Mengingat gagalnya rencana yang sudah ia susun rapi, Jong-in semakin jengkel hingga tanpa sadar ia menyikat lantai toilet dengan ganas. Ini semua karena Sehun! Jika saja ia tidak mengganggu konsentrasi Jong-in, pastilah mereka tidak akan berakhir di tempat ini dengan hukuman mematikan(?) dari Jang songsaenim.
“OH SEHUN, KUBUNUH KAU!!!” teriak Jong-in yang terdengar jelas di seluruh penjuru toilet itu.
“Hei, jangan berteriak…” ujar Sehun dengan suaranya yang terdengar bergetar.
Jong-in menyembulkan kepalanya di pintu toilet untuk melihat apa yang terjadi pada teman seperjuangannya itu. Sehun tampak menjatuhkan sikat yang tadi ia pegang untuk membersihkan lantai toilet. Dari wajahnya terlihat ia tengah menahan sakit dengan sebelah tangannya yang memegangi perutnya. Dia terlihat sangat kesakitan.
“Kau kenapa, Sehun-ah? Gwaenchanayo?” tanya Jong-in cemas dengan tetap bertahan dalam posisinya.
“Perutku sakit…” jawab Sehun dengan sesekali meringis menahan sakit yang menyerang perutnya. “Aku belum makan siang,” akunya yang membuat Jong-in panik.
Mwo? La..lalu…”
Belum sempat Jong-in berkata-kata, Sehun bangkit dari lantai dan bergegas pergi dari toilet itu, meninggalkan Jong-in yang masih terpaku di tempatnya.
“Aku pulang dulu! Aku akan mati di sini jika aku tidak segera pulang. Dan semoga Tuhan membalas jasamu yang sudah mau menyelesaikan hukuman ini sampai akhir tanpaku. Gomawo, Jong-in ah!”ujar Sehun sebelum ia benar-benar kabur dari hadapan Jong-in yang bisa saja menelannya sewaktu-waktu.
Sepeninggalan Sehun, Jong-in hanya bisa meremas sikat yang ada di tangannya sambil mendesis pelan. Lalu yang terdengar hanyalah teriakan Jong-in yang menggelegar.
“KAU AKAN KUBUNUH, OH SEHUN!!! KUBUNUUUUUHHHH!!!”

** ** **

“Akh, sial..” gumam Nara saat ia menyadari bahwa sekarang tidak lagi siang melainkan sudah menjelang sore. Dan jika ia tidak segera pulang awan gelap akan segera menurunkan titik-titik hujan yang membuatnya kesulitan untuk pulang.
Ini semua karena ia harus menghadap Jang songsaenim sebelum pulang untuk membicarakan olimpiade Fisika yang akan ia ikuti pada akhir tahun ini. Hah.. andai saja ia bisa membuang jauh-jauh kemampuannya dalam Fisika itu, ia akan segera melakukannya sejak dulu. Tapi dengan kinerja yang menurutnya biasa saja itu, otaknya selalu bisa mencerna soal-soal Fisika tersulit sekalipun dengan cepat. Bakat alami mungkin.
Gadis itu semakin mempercepat langkah kakinya saat ia menyadari bahwa ia sudah banyak membiarkan waktu berlalu sebelum hujan benar-benar turun. Namun usahanya itu hanya membuatnya menabrak seseorang yang lebih tinggi darinya karena terlalu sibuk mengamati jam tangan yang melingkari pergelangan tangannya.
Ia sedikit meringis saat merasakan nyeri pada hidungnya karena wajahnya yang menubruk dada orang itu hingga mereka berdua terjatuh di lantai.
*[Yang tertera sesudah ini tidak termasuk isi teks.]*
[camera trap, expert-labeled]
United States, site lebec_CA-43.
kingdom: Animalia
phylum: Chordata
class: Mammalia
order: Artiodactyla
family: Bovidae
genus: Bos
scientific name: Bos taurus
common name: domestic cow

Mianhae… Aku tidak sengaja,” ujar namja itu sambil bangkit dan hendak mengulurkan tangannya pada Nara.
Tapi saat pandangan mereka bertemu tatapan namja itu menjadi begitu aneh. Ia seperti menatap hantu, ia terlihat begitu terkejut dengan apa yang ia lihat saat ini. Dan yang harus ia simpan dalam memorinya saat ini adalah.. ia baru saja bertabrakan dengan Shin Nara! Bukankah itu bagus? Dengan begitu ia bisa mulai berbicara dengan gadis populer ini.
“Aku yang harusnya minta maaf..” sahut Nara sambil memunguti tasnya yang ikut terjatuh.
Namja itu menggaruk belakang kepalanya yang tidak gatal, terlihat seperti salah tingkah saat mendengar suara Nara untuk pertama kali ditujukan padanya.
Nara melirik tangan kanan yang tadinya namja ulurkan namun kini berada di belakang kepalanya.
“Tolong bantu aku berdiri,” pinta Nara tanpa mengurangi kesopanan dalam suaranya.
Namja itu tampak sedikit tersentak dengan permintaan Nara. Namun dengan cepat ia segera mengulurkan tangan kanannya untuk Nara dan membantu gadis iu berdiri.
Gomawo,” ujar Nara sambil membersihkan seragamnya yang sedikit kotor terkena debu. “Aku rasa kita sering bertemu. Tapi di mana, ya?” ucap Nara sambil memerhatikan wajah namja itu.
Di saat yang bersamaan wajah namja itu terlihat sedikit merona yang Nara tidak tahu apa penyebabnya. Namja itu menundukkan kepalanya, seperti takut kedua mata Nara akan mengeluarkan sinar mematikan jika ia menatapnya.
“Ah, benar. Kita memang sering bertemu,” gumam Nara tanpa bosan memerhatikan setiap inci wajah namja itu.
Namja itu menatap Nara dengan tatapan tak percayanya. “Di..di mana?” tanyanya sedikit gugup.
Nara mengendikkan bahunya. “Entahlah, aku juga lupa,” jawabnya yang membuat bahu namja itu sedikit turun, melemas. Kecewa mungkin?
“Namaku Shin Nara,” ujar Nara sambil mengulurkan tangan kanannya.
Namja itu tidak langsung menjabat tangan Nara, ia sedikit berpikir lalu mulai membalas uluran tangan Nara. “Jong-in… Kim Jong In,” sahutnya sambil menjabat tangan Nara pelan.
“Ah, jadi namamu Jong-in..” gumam Nara sambil memperlihatkan lengkungan indah di bibirnya yang membuat Jong-in tersipu malu.
Belum sempat namja itu menikmati waktu bersama Nara, gadis itu kembali tersadar dengan waktu yang berjalan maju dan awan gelap yang sebentar lagi akan memuntahkan hujannya.
“Akh.. Aku harus pulang sekarang. Sampai jumpa lagi, Jong-in ah! Maaf aku sudah menabrakmu tadi,” ujar Nara cepat seraya berlari meninggalkan Jong-in yang masih terdiam mematung di tempatnya.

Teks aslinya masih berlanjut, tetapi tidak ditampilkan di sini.